Since Elasticsearch 7.10 the recommended way to fetch deep pages of documents is to use the search_after feature of Elasticsearch (see Search After documentation).

Elasticsearch recommends the search_after parameter instead of using the Scroll API to get the next batch of search results.

Using search_after requires multiple search requests with the same query and sort values. The response then contains a sort field with values that are used for subsequent queries which acts as a pointer into the search results.

❗️ There is a point in time feature to keep search results consistent, otherwise an index refesh may return already seen documents or skip them during subsequent searches.
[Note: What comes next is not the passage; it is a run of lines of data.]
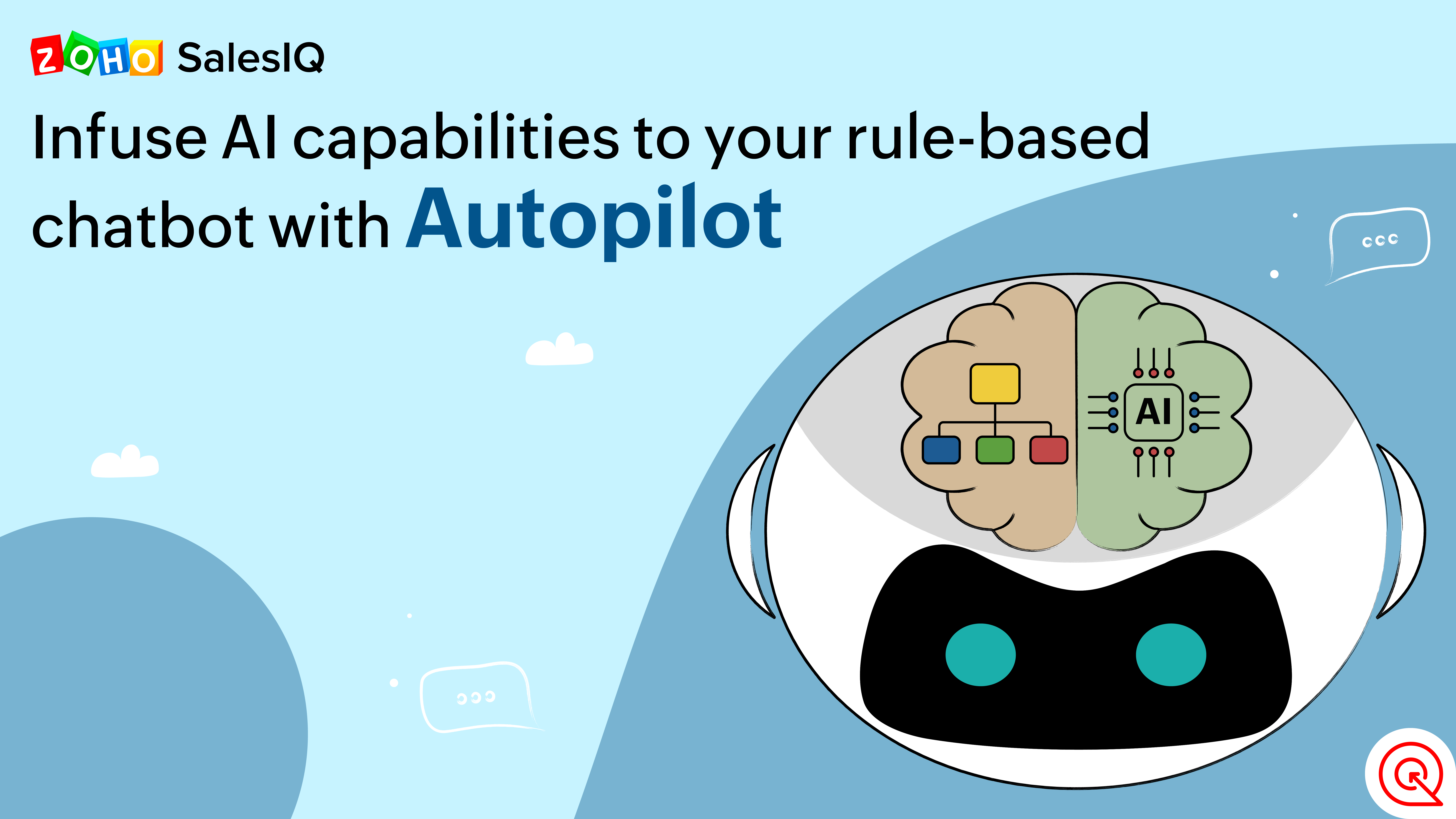 ZOHO SalesIQ

Infuse AI capabilities to your rule-based chatbot with Autopilot

AI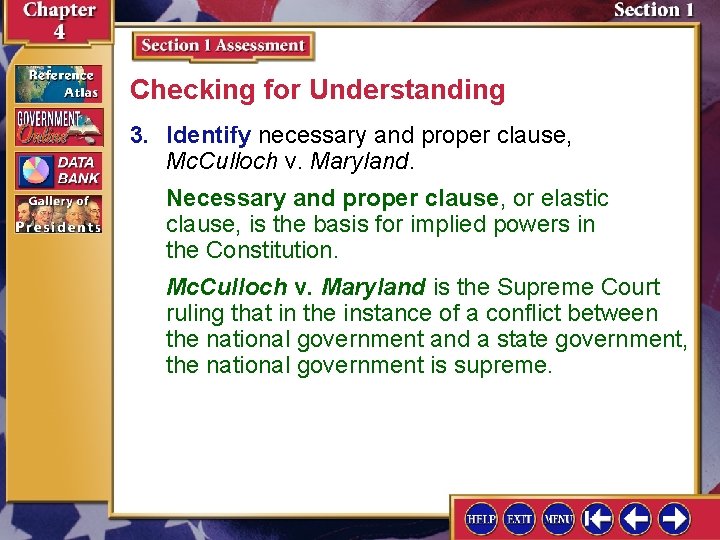 Chapter 4

Section 1

Reference Atlas

GOVERNMENT Online

DATA BANK

Gallery of Presidents

Section 1 Assessment

Checking for Understanding

3. Identify necessary and proper clause, McCulloch v. Maryland.

Necessary and proper clause, or elastic clause, is the basis for implied powers in the Constitution.

McCulloch v. Maryland is the Supreme Court ruling that in the instance of a conflict between the national government and a state government, the national government is supreme.

HELP EXIT MENU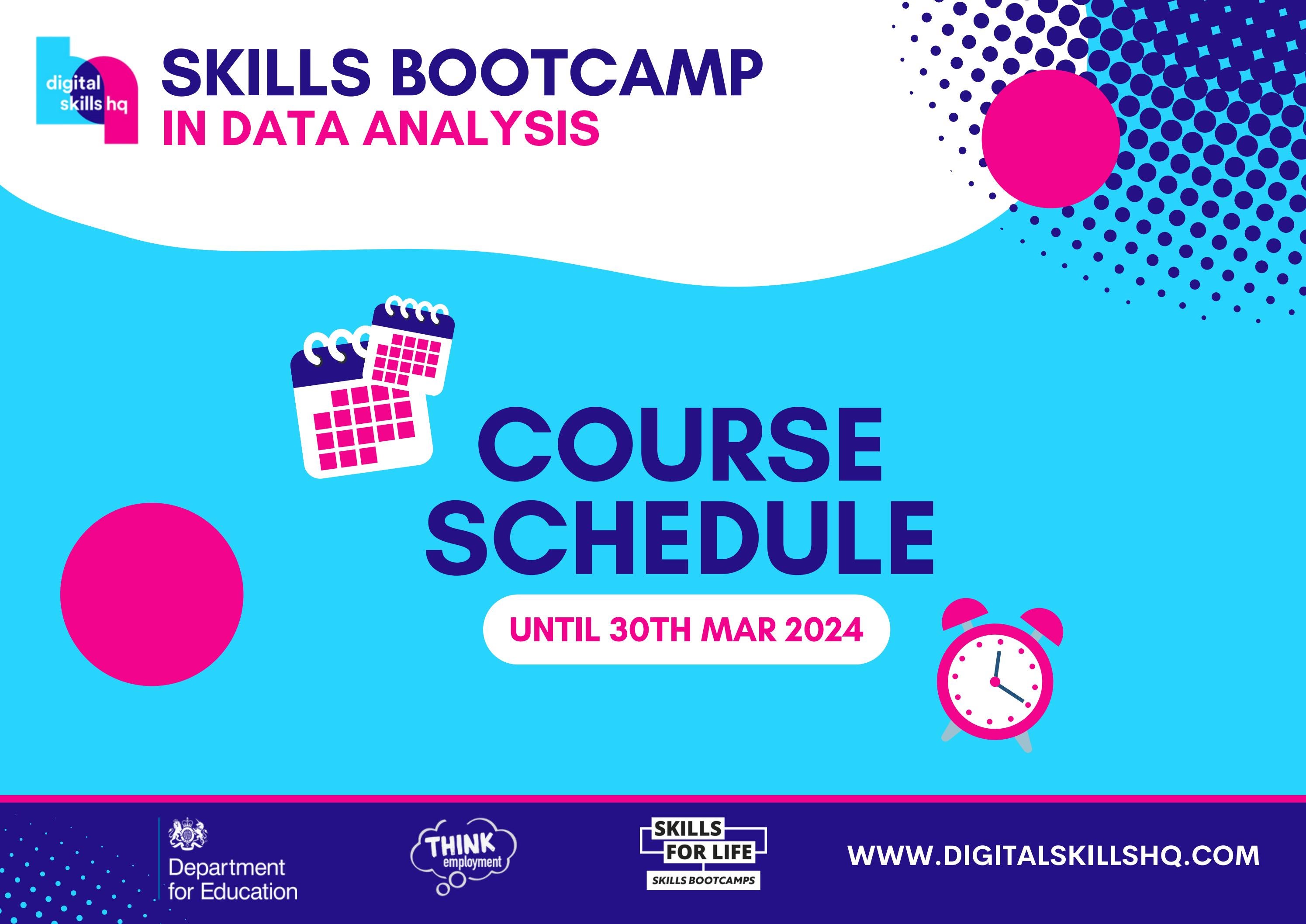 digital skills hq

SKILLS BOOTCAMP
IN DATA ANALYSIS

COURSE SCHEDULE

UNTIL 30TH MAR 2024

Department for Education

THINK employment

SKILLS FOR LIFE
SKILLS BOOTCAMPS

WWW.DIGITALSKILLSHQ.COM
This feature is part of XPack and may not be available.

Example

Let's create an index with a number of documents to illustrate the search_after feature, without the point in time feature.

✅ Create a new index named test_search_after with the following mapping.

curl -X PUT 'http://localhost:9200/test_search_after' -H 'Content-Type: application/json' -d '{
  "mappings": {
    "properties": {
      "id": {
        "type": "integer"
      },
      "title": {
        "type": "text"
      }
    }
  }
}'

✅ Bulk upload documents to index test_search_after

curl -H 'Content-Type: application/x-ndjson' -X POST 'http://localhost:9200/test_search_after/_bulk' -d '
{"index":{"_index":"test_search_after"}}
{"id": 1, "title": "Star Trek Generations"}
{"index":{"_index":"test_search_after"}}
{"id": 2, "title": "Star Wars A New Hope"}
{"index":{"_index":"test_search_after"}}
{"id": 3, "title": "Stargate"}
{"index":{"_index":"test_search_after"}}
{"id": 4, "title": "Spiderman Homecoming"}
{"index":{"_index":"test_search_after"}}
{"id": 5, "title": "Spiderman Far From Home"}
{"index":{"_index":"test_search_after"}}
{"id": 6, "title": "Spiderman Into the Spiderverse"}
{"index":{"_index":"test_search_after"}}
{"id": 7, "title": "Rogue One: A Star Wars Story"}
{"index":{"_index":"test_search_after"}}
{"id": 8, "title": "A Star is Born"}
{"index":{"_index":"test_search_after"}}
{"id": 9, "title": "Star Trek Into Darkness"}
{"index":{"_index":"test_search_after"}}
{"id": 10, "title": "Third Star"}
{"index":{"_index":"test_search_after"}}
{"id": 11, "title": "The Star Witness"}
'

This adds a number of documents to our index.

Exercise

To get the first page of results using search_after, use the sort argument in the search request. To make this work this requires a sortable field in the document. In the indexed documents there is an id field that can be sorted.

Check the Elasticsearch documentation on search_after.

Without a sort parameter all matched documents are ranked by their score. Documents can be sorted by different fields or by running a short script instead. Check the Elasticsearch documentation on sorting search results for more details.

✅ Build a search request to get the first 5 documents of all documents, specify the id property in the sort block.

Possible solution

For the id field we know that the first value is 1, therefore providing 0 is a good start.

curl -H 'Content-Type: application/x-ndjson' -X GET 'http://localhost:9200/test_search_after/_search?pretty' -d '{
  "size": 5,
  "query": {
    "match_all": {}
  },
  "sort": {
    "id": "asc"
  },
  "search_after": [0]
}'

✅ Check the response for sort values.

What is the next step to get the next 5 documents, what would you do?

What are common use cases for this feature?

A few ideas
  • scrolling through logs by a timestamp field
  • pagination for larger product catalogs by product_id or something else

Some sortable fields may return results which seem odd, e.g. _doc_id, even though they work.